*** Extracted records ***

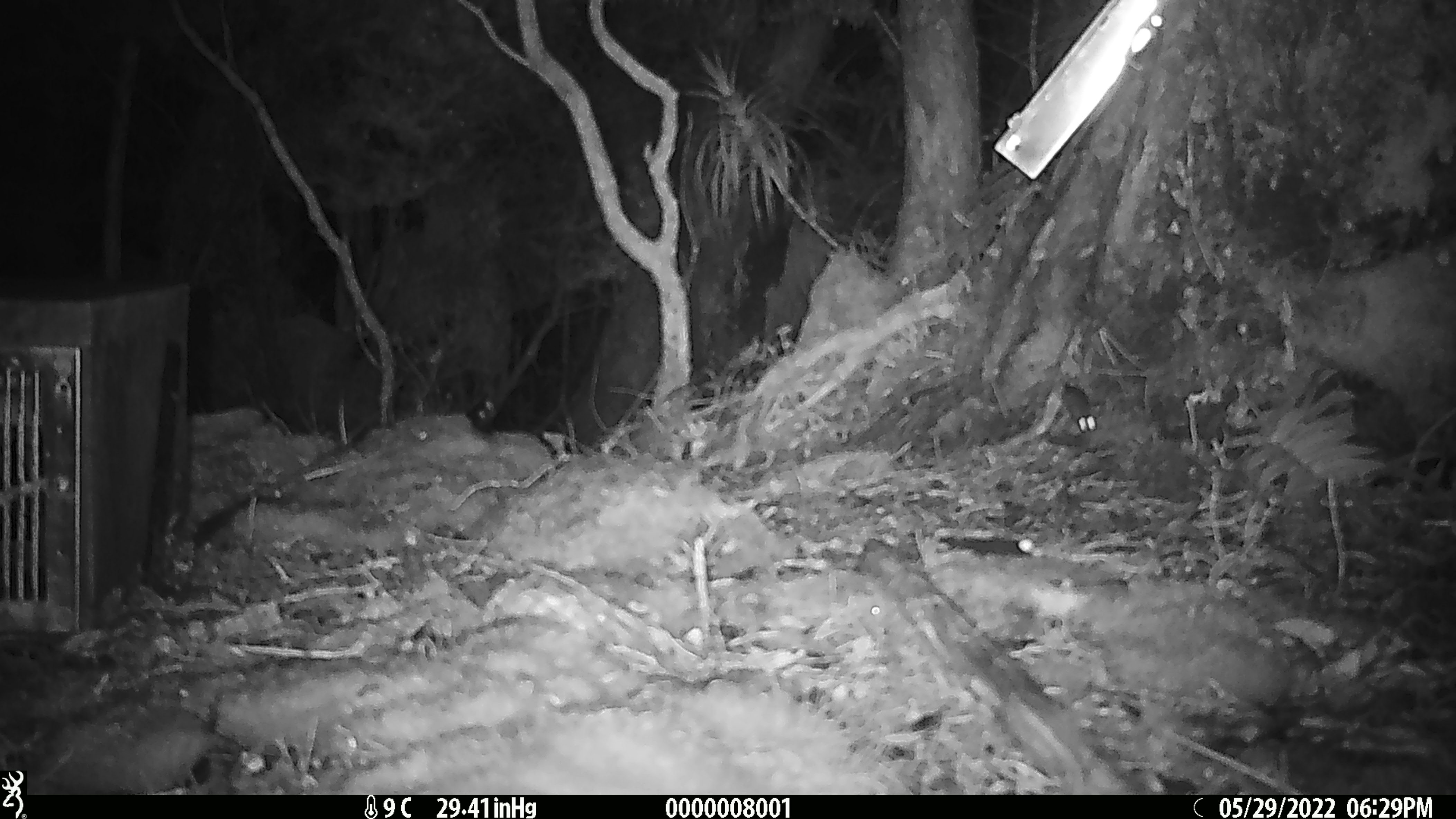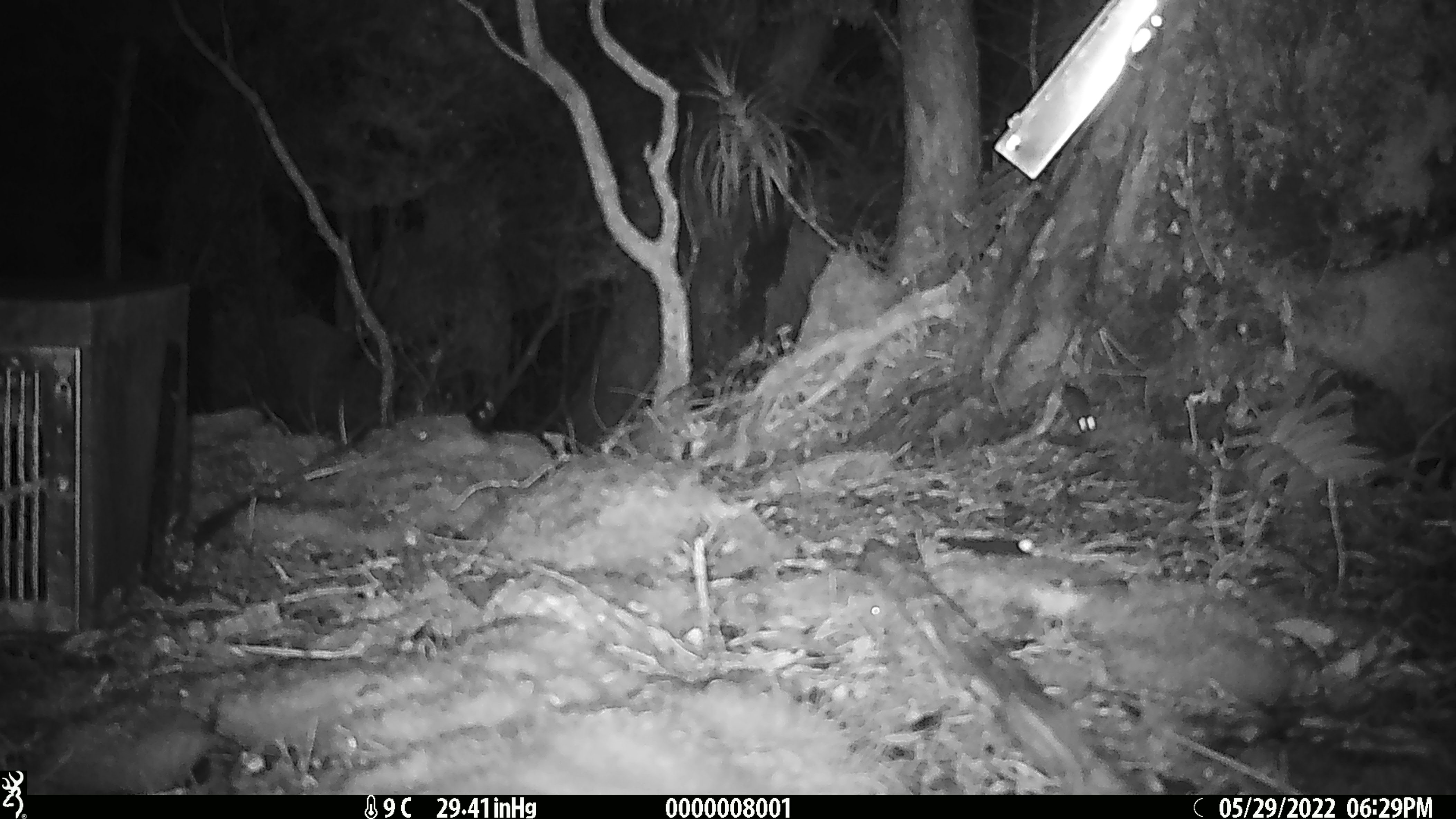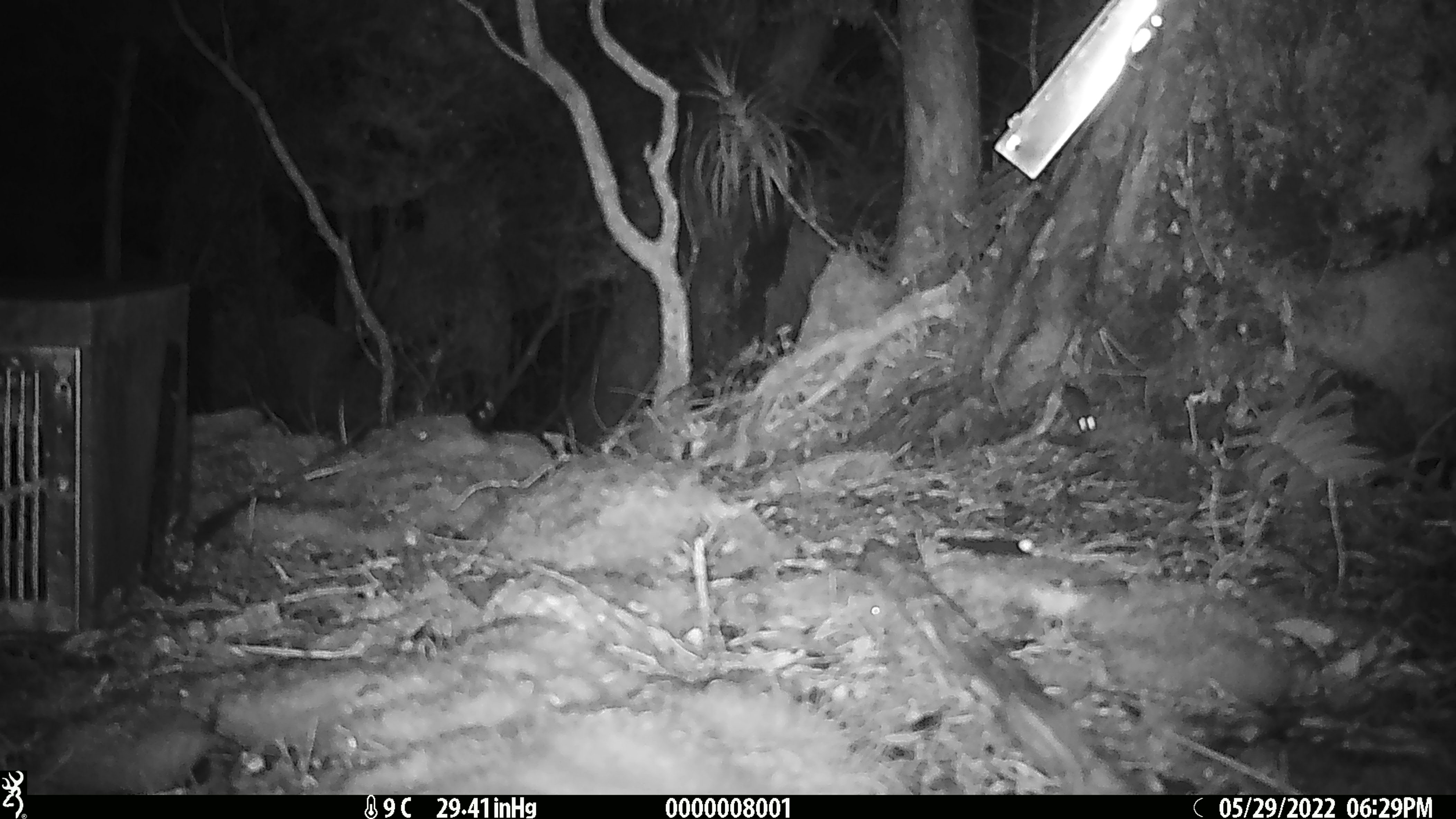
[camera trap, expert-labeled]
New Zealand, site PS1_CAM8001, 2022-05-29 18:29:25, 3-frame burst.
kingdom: Animalia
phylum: Chordata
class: Mammalia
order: Rodentia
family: Muridae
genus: Mus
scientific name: Mus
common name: mouse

*** End of Extracted records ***

Problem details: Please reproduce the entries from above exactly; images are not part of the copy.

Result of this task:
[camera trap, expert-labeled]
New Zealand, site PS1_CAM8001, 2022-05-29 18:29:25, 3-frame burst.
kingdom: Animalia
phylum: Chordata
class: Mammalia
order: Rodentia
family: Muridae
genus: Mus
scientific name: Mus
common name: mouse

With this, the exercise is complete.